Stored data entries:
== Segment start ==
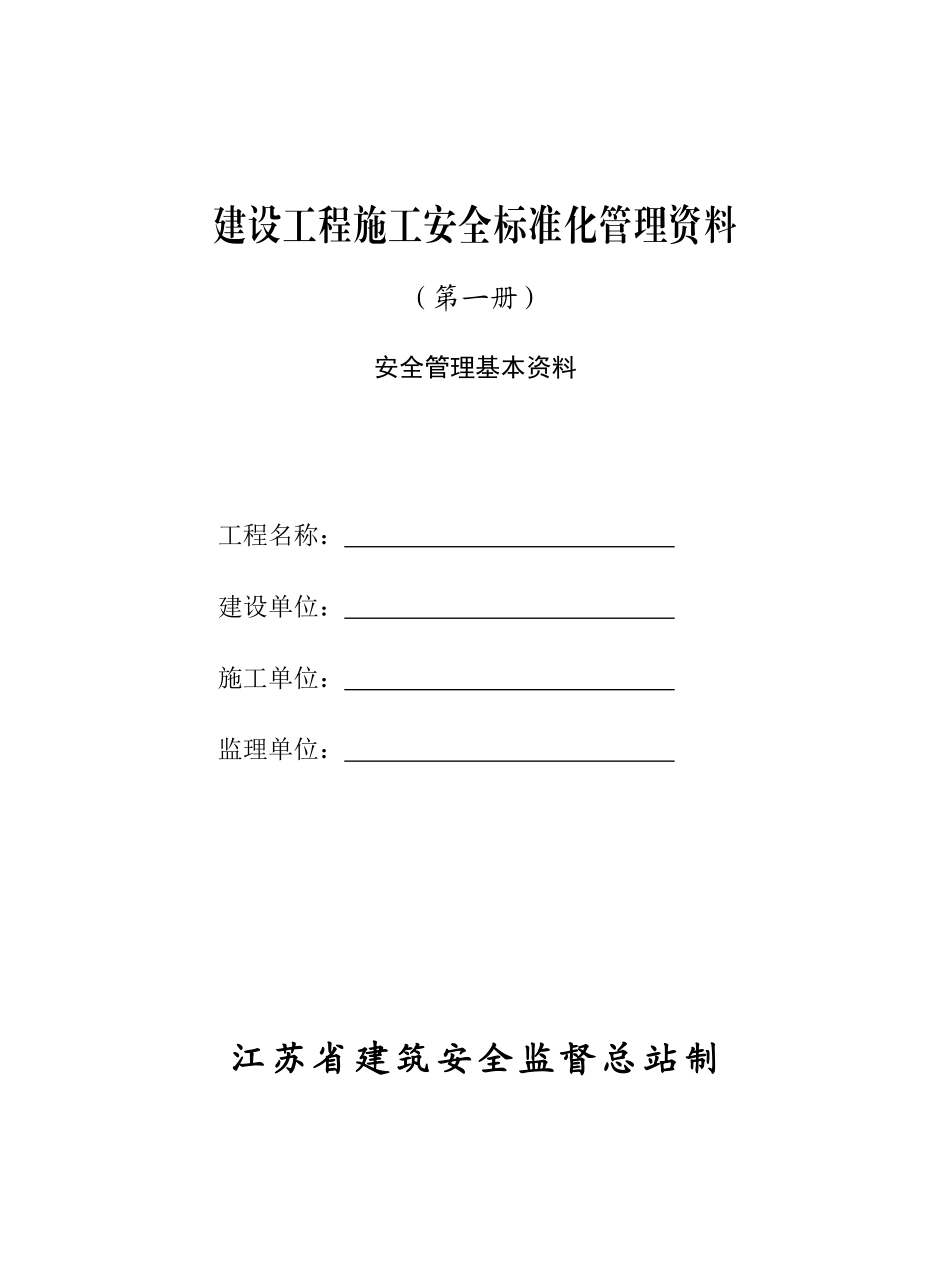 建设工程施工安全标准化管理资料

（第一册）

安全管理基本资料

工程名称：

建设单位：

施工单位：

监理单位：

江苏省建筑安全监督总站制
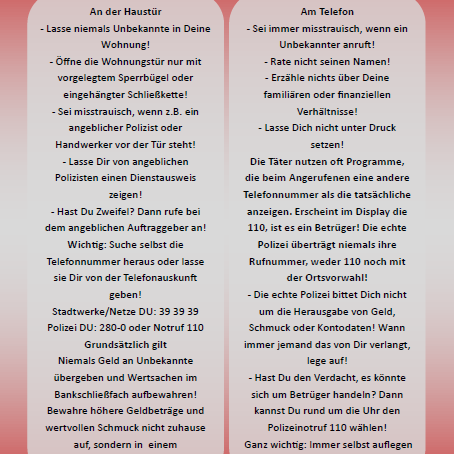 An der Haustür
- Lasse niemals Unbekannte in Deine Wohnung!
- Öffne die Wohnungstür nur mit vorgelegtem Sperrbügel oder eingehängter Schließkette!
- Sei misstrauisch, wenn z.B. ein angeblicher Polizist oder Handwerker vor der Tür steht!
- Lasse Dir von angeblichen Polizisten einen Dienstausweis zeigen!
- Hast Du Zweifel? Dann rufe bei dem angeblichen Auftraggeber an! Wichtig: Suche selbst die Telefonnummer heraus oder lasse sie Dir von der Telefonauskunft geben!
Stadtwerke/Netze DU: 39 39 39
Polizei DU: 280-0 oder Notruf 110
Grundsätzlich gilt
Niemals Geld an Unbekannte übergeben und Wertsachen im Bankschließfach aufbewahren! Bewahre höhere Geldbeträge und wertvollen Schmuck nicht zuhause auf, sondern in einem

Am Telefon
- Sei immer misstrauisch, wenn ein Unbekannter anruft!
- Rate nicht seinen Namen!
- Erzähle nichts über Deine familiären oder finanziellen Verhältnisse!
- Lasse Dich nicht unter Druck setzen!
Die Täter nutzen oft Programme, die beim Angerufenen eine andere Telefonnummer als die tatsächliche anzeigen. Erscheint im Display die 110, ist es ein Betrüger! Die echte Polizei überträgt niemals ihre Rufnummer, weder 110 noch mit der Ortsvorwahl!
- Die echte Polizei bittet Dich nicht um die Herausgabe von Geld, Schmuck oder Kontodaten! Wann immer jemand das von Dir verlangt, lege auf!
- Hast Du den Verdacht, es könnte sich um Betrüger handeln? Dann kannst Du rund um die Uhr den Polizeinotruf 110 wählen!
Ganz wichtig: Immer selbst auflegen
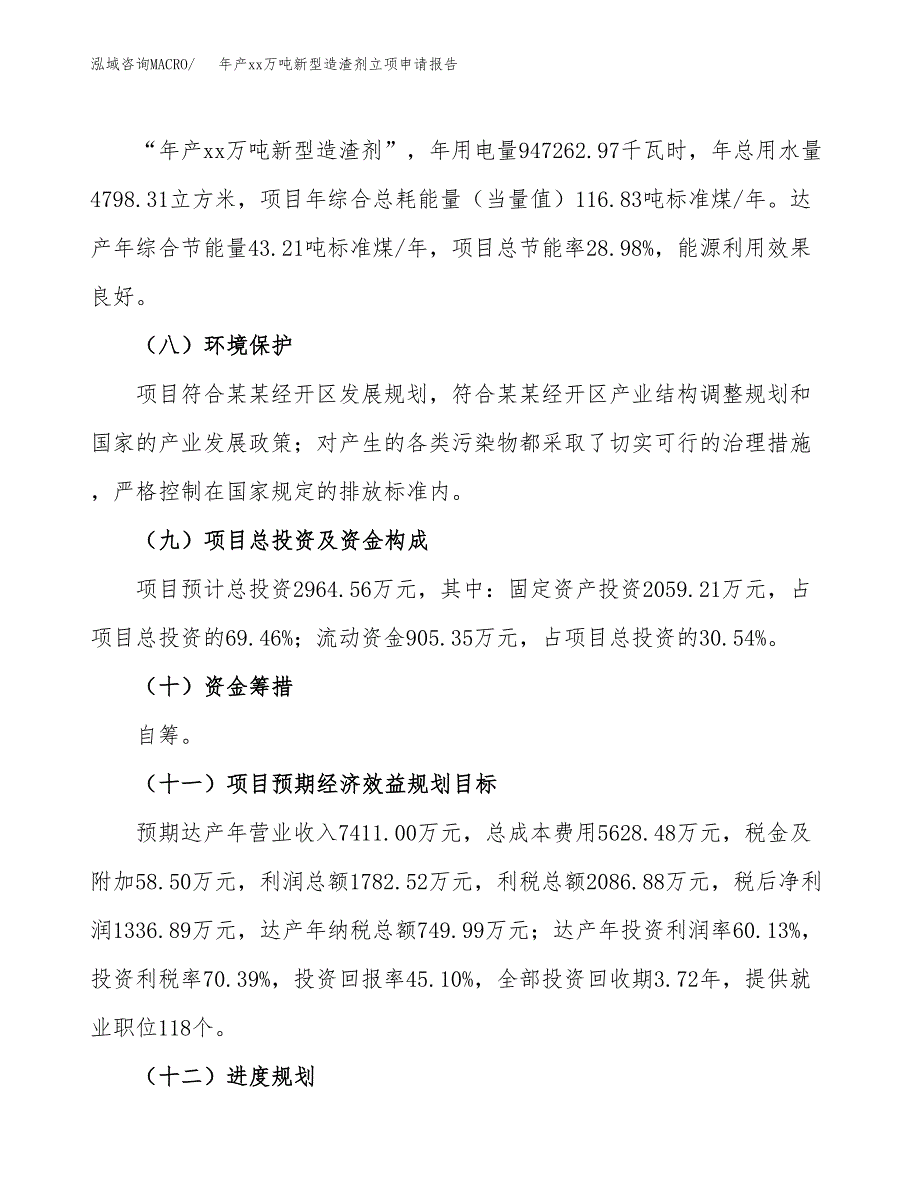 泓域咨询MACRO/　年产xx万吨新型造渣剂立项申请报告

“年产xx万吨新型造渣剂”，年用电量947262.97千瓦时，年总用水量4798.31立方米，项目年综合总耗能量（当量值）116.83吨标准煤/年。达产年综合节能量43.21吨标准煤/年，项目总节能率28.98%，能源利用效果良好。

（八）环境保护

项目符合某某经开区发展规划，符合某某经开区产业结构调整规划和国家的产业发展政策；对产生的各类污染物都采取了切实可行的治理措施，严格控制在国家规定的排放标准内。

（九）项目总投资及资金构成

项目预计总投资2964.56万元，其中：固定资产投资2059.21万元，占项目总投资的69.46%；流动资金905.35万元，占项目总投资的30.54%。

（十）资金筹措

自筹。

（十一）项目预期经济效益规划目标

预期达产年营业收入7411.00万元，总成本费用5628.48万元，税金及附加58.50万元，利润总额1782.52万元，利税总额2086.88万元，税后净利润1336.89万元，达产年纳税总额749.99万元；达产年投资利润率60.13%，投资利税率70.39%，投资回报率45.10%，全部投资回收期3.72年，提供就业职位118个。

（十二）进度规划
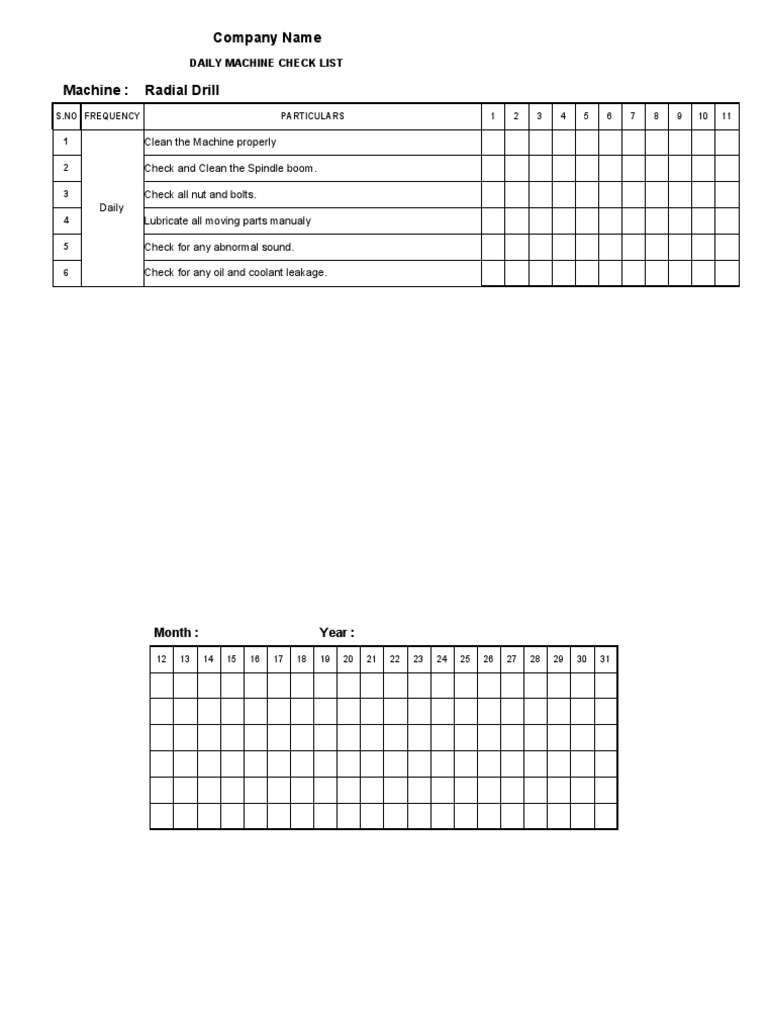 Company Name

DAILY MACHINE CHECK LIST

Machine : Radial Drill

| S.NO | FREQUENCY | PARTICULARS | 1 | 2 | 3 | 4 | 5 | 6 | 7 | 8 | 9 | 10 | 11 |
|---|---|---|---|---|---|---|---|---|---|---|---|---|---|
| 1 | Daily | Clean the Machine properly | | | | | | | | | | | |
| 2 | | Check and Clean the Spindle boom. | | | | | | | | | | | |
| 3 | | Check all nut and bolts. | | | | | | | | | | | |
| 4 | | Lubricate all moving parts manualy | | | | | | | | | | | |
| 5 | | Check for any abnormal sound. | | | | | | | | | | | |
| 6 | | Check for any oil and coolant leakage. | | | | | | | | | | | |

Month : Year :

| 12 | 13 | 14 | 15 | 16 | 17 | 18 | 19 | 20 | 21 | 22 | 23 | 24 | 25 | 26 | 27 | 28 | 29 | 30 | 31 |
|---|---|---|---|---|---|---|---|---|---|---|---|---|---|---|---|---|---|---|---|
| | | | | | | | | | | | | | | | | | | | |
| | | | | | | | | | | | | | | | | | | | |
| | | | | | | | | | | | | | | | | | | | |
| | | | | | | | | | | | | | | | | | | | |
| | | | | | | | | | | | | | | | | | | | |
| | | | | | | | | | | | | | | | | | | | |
== Segment end ==
What to do:
What you give back must be the data above, reproduced exactly and free of pictures.

Answer box:
 建设工程施工安全标准化管理资料

（第一册）

安全管理基本资料

工程名称：

建设单位：

施工单位：

监理单位：

江苏省建筑安全监督总站制
 An der Haustür
- Lasse niemals Unbekannte in Deine Wohnung!
- Öffne die Wohnungstür nur mit vorgelegtem Sperrbügel oder eingehängter Schließkette!
- Sei misstrauisch, wenn z.B. ein angeblicher Polizist oder Handwerker vor der Tür steht!
- Lasse Dir von angeblichen Polizisten einen Dienstausweis zeigen!
- Hast Du Zweifel? Dann rufe bei dem angeblichen Auftraggeber an! Wichtig: Suche selbst die Telefonnummer heraus oder lasse sie Dir von der Telefonauskunft geben!
Stadtwerke/Netze DU: 39 39 39
Polizei DU: 280-0 oder Notruf 110
Grundsätzlich gilt
Niemals Geld an Unbekannte übergeben und Wertsachen im Bankschließfach aufbewahren! Bewahre höhere Geldbeträge und wertvollen Schmuck nicht zuhause auf, sondern in einem

Am Telefon
- Sei immer misstrauisch, wenn ein Unbekannter anruft!
- Rate nicht seinen Namen!
- Erzähle nichts über Deine familiären oder finanziellen Verhältnisse!
- Lasse Dich nicht unter Druck setzen!
Die Täter nutzen oft Programme, die beim Angerufenen eine andere Telefonnummer als die tatsächliche anzeigen. Erscheint im Display die 110, ist es ein Betrüger! Die echte Polizei überträgt niemals ihre Rufnummer, weder 110 noch mit der Ortsvorwahl!
- Die echte Polizei bittet Dich nicht um die Herausgabe von Geld, Schmuck oder Kontodaten! Wann immer jemand das von Dir verlangt, lege auf!
- Hast Du den Verdacht, es könnte sich um Betrüger handeln? Dann kannst Du rund um die Uhr den Polizeinotruf 110 wählen!
Ganz wichtig: Immer selbst auflegen
 泓域咨询MACRO/　年产xx万吨新型造渣剂立项申请报告

“年产xx万吨新型造渣剂”，年用电量947262.97千瓦时，年总用水量4798.31立方米，项目年综合总耗能量（当量值）116.83吨标准煤/年。达产年综合节能量43.21吨标准煤/年，项目总节能率28.98%，能源利用效果良好。

（八）环境保护

项目符合某某经开区发展规划，符合某某经开区产业结构调整规划和国家的产业发展政策；对产生的各类污染物都采取了切实可行的治理措施，严格控制在国家规定的排放标准内。

（九）项目总投资及资金构成

项目预计总投资2964.56万元，其中：固定资产投资2059.21万元，占项目总投资的69.46%；流动资金905.35万元，占项目总投资的30.54%。

（十）资金筹措

自筹。

（十一）项目预期经济效益规划目标

预期达产年营业收入7411.00万元，总成本费用5628.48万元，税金及附加58.50万元，利润总额1782.52万元，利税总额2086.88万元，税后净利润1336.89万元，达产年纳税总额749.99万元；达产年投资利润率60.13%，投资利税率70.39%，投资回报率45.10%，全部投资回收期3.72年，提供就业职位118个。

（十二）进度规划
 Company Name

DAILY MACHINE CHECK LIST

Machine : Radial Drill

| S.NO | FREQUENCY | PARTICULARS | 1 | 2 | 3 | 4 | 5 | 6 | 7 | 8 | 9 | 10 | 11 |
|---|---|---|---|---|---|---|---|---|---|---|---|---|---|
| 1 | Daily | Clean the Machine properly | | | | | | | | | | | |
| 2 | | Check and Clean the Spindle boom. | | | | | | | | | | | |
| 3 | | Check all nut and bolts. | | | | | | | | | | | |
| 4 | | Lubricate all moving parts manualy | | | | | | | | | | | |
| 5 | | Check for any abnormal sound. | | | | | | | | | | | |
| 6 | | Check for any oil and coolant leakage. | | | | | | | | | | | |

Month : Year :

| 12 | 13 | 14 | 15 | 16 | 17 | 18 | 19 | 20 | 21 | 22 | 23 | 24 | 25 | 26 | 27 | 28 | 29 | 30 | 31 |
|---|---|---|---|---|---|---|---|---|---|---|---|---|---|---|---|---|---|---|---|
| | | | | | | | | | | | | | | | | | | | |
| | | | | | | | | | | | | | | | | | | | |
| | | | | | | | | | | | | | | | | | | | |
| | | | | | | | | | | | | | | | | | | | |
| | | | | | | | | | | | | | | | | | | | |
| | | | | | | | | | | | | | | | | | | | |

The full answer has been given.